• **What to do**: Rewrite the lines below, substituting "road sign" for every occurrence of "directional street sign" and leaving everything else unchanged.

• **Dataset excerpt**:

#####

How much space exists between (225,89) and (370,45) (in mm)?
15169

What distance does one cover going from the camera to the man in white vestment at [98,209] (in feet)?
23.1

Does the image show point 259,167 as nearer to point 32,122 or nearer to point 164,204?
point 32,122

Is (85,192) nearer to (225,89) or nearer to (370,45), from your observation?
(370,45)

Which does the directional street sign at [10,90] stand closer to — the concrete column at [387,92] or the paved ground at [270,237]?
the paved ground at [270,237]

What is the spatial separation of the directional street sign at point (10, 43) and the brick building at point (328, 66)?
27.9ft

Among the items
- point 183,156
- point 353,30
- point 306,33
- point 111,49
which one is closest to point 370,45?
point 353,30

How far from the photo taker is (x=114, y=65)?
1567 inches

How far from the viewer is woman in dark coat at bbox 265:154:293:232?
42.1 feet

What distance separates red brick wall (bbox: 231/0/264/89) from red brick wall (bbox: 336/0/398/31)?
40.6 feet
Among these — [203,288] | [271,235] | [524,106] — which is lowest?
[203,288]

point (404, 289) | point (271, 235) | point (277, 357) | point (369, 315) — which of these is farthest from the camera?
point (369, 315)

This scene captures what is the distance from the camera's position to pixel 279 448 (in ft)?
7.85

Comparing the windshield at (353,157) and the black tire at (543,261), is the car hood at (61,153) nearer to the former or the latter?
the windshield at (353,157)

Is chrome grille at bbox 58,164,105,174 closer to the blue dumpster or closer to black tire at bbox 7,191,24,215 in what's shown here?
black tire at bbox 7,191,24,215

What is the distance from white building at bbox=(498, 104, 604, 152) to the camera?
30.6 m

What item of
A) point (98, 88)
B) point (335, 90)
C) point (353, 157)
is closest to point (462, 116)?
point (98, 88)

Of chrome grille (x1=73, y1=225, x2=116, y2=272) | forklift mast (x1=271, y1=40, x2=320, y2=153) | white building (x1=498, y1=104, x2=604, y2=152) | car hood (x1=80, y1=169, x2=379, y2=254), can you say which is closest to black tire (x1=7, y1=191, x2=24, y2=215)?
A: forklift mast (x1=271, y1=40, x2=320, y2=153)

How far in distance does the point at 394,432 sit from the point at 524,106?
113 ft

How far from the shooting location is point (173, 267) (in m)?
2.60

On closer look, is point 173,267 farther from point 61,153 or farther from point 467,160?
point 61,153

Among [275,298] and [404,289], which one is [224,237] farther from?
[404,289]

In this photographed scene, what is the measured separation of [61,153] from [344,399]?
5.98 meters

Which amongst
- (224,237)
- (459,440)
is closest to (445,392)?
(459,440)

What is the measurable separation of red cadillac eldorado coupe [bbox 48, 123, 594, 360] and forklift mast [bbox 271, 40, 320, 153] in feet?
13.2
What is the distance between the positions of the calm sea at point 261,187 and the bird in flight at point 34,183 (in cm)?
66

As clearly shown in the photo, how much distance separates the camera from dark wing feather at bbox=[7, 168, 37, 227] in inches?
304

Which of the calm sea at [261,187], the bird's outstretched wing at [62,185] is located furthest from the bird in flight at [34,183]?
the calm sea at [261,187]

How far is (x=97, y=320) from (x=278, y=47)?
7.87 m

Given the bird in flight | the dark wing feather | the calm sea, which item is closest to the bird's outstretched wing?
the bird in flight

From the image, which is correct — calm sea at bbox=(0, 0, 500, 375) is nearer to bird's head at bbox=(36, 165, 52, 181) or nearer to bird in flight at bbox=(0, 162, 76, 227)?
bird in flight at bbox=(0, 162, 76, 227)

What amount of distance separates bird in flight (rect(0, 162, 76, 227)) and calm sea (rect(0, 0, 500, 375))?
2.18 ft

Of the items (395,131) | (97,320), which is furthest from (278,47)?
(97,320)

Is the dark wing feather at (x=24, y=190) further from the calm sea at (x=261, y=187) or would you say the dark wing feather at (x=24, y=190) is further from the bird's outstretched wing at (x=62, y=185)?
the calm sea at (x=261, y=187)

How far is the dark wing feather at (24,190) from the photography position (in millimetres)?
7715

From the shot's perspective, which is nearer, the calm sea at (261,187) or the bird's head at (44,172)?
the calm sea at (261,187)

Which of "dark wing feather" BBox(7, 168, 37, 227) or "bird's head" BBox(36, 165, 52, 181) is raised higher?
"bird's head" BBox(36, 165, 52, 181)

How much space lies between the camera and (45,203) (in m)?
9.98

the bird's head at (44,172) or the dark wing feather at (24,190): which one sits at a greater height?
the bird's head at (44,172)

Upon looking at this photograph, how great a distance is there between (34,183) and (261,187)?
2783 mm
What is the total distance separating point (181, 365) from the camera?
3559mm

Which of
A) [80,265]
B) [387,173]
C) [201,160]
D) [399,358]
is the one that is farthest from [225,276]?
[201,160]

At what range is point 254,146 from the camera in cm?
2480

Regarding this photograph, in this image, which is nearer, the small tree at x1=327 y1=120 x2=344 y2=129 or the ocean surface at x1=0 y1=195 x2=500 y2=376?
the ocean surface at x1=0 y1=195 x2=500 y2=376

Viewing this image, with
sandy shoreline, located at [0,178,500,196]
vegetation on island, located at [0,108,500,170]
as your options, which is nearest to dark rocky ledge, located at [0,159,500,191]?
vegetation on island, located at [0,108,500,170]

#####

• **Exercise response**:
How much space exists between (225,89) and (370,45) (in mm)?
15169

What distance does one cover going from the camera to the man in white vestment at [98,209] (in feet)?
23.1

Does the image show point 259,167 as nearer to point 32,122 or nearer to point 164,204?
point 32,122

Is (85,192) nearer to (225,89) or nearer to (370,45), from your observation?
(370,45)

Which does the road sign at [10,90] stand closer to — the concrete column at [387,92] or the paved ground at [270,237]?
the paved ground at [270,237]

What is the spatial separation of the road sign at point (10, 43) and the brick building at point (328, 66)?
27.9ft

Among the items
- point 183,156
- point 353,30
- point 306,33
- point 111,49
which one is closest to point 370,45?
point 353,30

How far from the photo taker is (x=114, y=65)?
1567 inches

How far from the viewer is woman in dark coat at bbox 265:154:293:232?
42.1 feet

What distance separates red brick wall (bbox: 231/0/264/89) from red brick wall (bbox: 336/0/398/31)?
40.6 feet
Among these — [203,288] | [271,235] | [524,106] — which is lowest?
[203,288]

point (404, 289) | point (271, 235) | point (277, 357) | point (369, 315) — which of these is farthest from the camera?
point (369, 315)

This scene captures what is the distance from the camera's position to pixel 279 448 (in ft)?
7.85

Comparing the windshield at (353,157) and the black tire at (543,261), is the car hood at (61,153) nearer to the former or the latter?
the windshield at (353,157)

Is chrome grille at bbox 58,164,105,174 closer to the blue dumpster or closer to black tire at bbox 7,191,24,215 in what's shown here?
black tire at bbox 7,191,24,215

What is the distance from white building at bbox=(498, 104, 604, 152) to the camera?
30.6 m

What item of
A) point (98, 88)
B) point (335, 90)
C) point (353, 157)
is closest to point (462, 116)?
point (98, 88)

Of chrome grille (x1=73, y1=225, x2=116, y2=272) | forklift mast (x1=271, y1=40, x2=320, y2=153) | white building (x1=498, y1=104, x2=604, y2=152) | car hood (x1=80, y1=169, x2=379, y2=254), can you say which is closest to black tire (x1=7, y1=191, x2=24, y2=215)?
A: forklift mast (x1=271, y1=40, x2=320, y2=153)

How far in distance does the point at 394,432 sit from the point at 524,106?
113 ft

How far from the shooting location is point (173, 267) (in m)?
2.60

On closer look, is point 173,267 farther from point 61,153 or farther from point 467,160?
point 61,153

Among [275,298] and [404,289], which one is [224,237] farther from?
[404,289]

In this photographed scene, what is the measured separation of [61,153] from [344,399]?
5.98 meters

Which amongst
- (224,237)
- (459,440)
is closest to (445,392)?
(459,440)

What is the measurable separation of red cadillac eldorado coupe [bbox 48, 123, 594, 360] and forklift mast [bbox 271, 40, 320, 153] in feet?
13.2
What is the distance between the positions of the calm sea at point 261,187 and the bird in flight at point 34,183 (in cm)?
66

As clearly shown in the photo, how much distance separates the camera from dark wing feather at bbox=[7, 168, 37, 227] in inches?
304

Which of the calm sea at [261,187], the bird's outstretched wing at [62,185] is located furthest from the bird in flight at [34,183]?
the calm sea at [261,187]

How far is (x=97, y=320) from (x=278, y=47)?
7.87 m

Given the bird in flight | the dark wing feather | the calm sea, which item is closest to the bird's outstretched wing?
the bird in flight

From the image, which is correct — calm sea at bbox=(0, 0, 500, 375) is nearer to bird's head at bbox=(36, 165, 52, 181) or nearer to bird in flight at bbox=(0, 162, 76, 227)?
bird in flight at bbox=(0, 162, 76, 227)

What amount of distance separates bird in flight (rect(0, 162, 76, 227)) and calm sea (rect(0, 0, 500, 375))?
2.18 ft

Of the items (395,131) | (97,320), which is furthest from (278,47)?
(97,320)

Is the dark wing feather at (x=24, y=190) further from the calm sea at (x=261, y=187) or would you say the dark wing feather at (x=24, y=190) is further from the bird's outstretched wing at (x=62, y=185)?
the calm sea at (x=261, y=187)

How far is the dark wing feather at (24,190) from the photography position (in millimetres)?
7715

From the shot's perspective, which is nearer, the calm sea at (261,187) or the bird's head at (44,172)?
the calm sea at (261,187)

Which of "dark wing feather" BBox(7, 168, 37, 227) or "bird's head" BBox(36, 165, 52, 181) is raised higher?
"bird's head" BBox(36, 165, 52, 181)

How much space lies between the camera and (45,203) (in m)?
9.98

the bird's head at (44,172) or the dark wing feather at (24,190): which one sits at a greater height?
the bird's head at (44,172)

Upon looking at this photograph, how great a distance is there between (34,183) and (261,187)?
2783 mm
What is the total distance separating point (181, 365) from the camera?
3559mm

Which of
A) [80,265]
B) [387,173]
C) [201,160]
D) [399,358]
is the one that is farthest from [225,276]?
[201,160]

At what range is point 254,146 from the camera in cm?
2480

Regarding this photograph, in this image, which is nearer, the small tree at x1=327 y1=120 x2=344 y2=129 or the ocean surface at x1=0 y1=195 x2=500 y2=376?
the ocean surface at x1=0 y1=195 x2=500 y2=376

Viewing this image, with
sandy shoreline, located at [0,178,500,196]
vegetation on island, located at [0,108,500,170]
as your options, which is nearest to dark rocky ledge, located at [0,159,500,191]?
vegetation on island, located at [0,108,500,170]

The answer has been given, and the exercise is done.